Entries from a data source:

┄┄┄┄┄┄

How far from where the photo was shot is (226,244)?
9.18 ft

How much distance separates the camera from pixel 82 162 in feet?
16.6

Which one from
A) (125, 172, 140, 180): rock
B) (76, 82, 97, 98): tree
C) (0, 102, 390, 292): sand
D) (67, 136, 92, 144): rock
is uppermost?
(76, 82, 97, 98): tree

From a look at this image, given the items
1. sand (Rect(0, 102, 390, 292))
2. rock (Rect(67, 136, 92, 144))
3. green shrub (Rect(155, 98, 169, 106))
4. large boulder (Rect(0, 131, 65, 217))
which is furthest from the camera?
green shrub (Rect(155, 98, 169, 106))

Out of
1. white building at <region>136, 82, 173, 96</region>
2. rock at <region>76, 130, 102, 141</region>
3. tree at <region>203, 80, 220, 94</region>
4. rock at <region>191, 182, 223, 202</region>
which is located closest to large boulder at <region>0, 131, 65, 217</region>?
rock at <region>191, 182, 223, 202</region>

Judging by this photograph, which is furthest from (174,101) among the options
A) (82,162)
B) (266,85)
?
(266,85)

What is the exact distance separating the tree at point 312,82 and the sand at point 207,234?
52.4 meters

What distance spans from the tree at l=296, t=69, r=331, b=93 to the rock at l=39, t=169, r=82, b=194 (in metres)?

┄┄┄┄┄┄

● **Written instruction**
Convert every line of the entries above into a numbered list, omitting the blank lines.

● **Written response**
1. How far from where the photo was shot is (226,244)?
2. 9.18 ft
3. How much distance separates the camera from pixel 82 162 in feet?
4. 16.6
5. Which one from
6. A) (125, 172, 140, 180): rock
7. B) (76, 82, 97, 98): tree
8. C) (0, 102, 390, 292): sand
9. D) (67, 136, 92, 144): rock
10. is uppermost?
11. (76, 82, 97, 98): tree
12. From a look at this image, given the items
13. 1. sand (Rect(0, 102, 390, 292))
14. 2. rock (Rect(67, 136, 92, 144))
15. 3. green shrub (Rect(155, 98, 169, 106))
16. 4. large boulder (Rect(0, 131, 65, 217))
17. which is furthest from the camera?
18. green shrub (Rect(155, 98, 169, 106))
19. Out of
20. 1. white building at <region>136, 82, 173, 96</region>
21. 2. rock at <region>76, 130, 102, 141</region>
22. 3. tree at <region>203, 80, 220, 94</region>
23. 4. rock at <region>191, 182, 223, 202</region>
24. which is located closest to large boulder at <region>0, 131, 65, 217</region>?
25. rock at <region>191, 182, 223, 202</region>
26. Judging by this photograph, which is furthest from (174,101) among the options
27. A) (82,162)
28. B) (266,85)
29. ?
30. (266,85)
31. What is the exact distance separating the tree at point 312,82 and the sand at point 207,234?
32. 52.4 meters
33. What distance spans from the tree at l=296, t=69, r=331, b=93 to the rock at l=39, t=169, r=82, b=194 (in metres)?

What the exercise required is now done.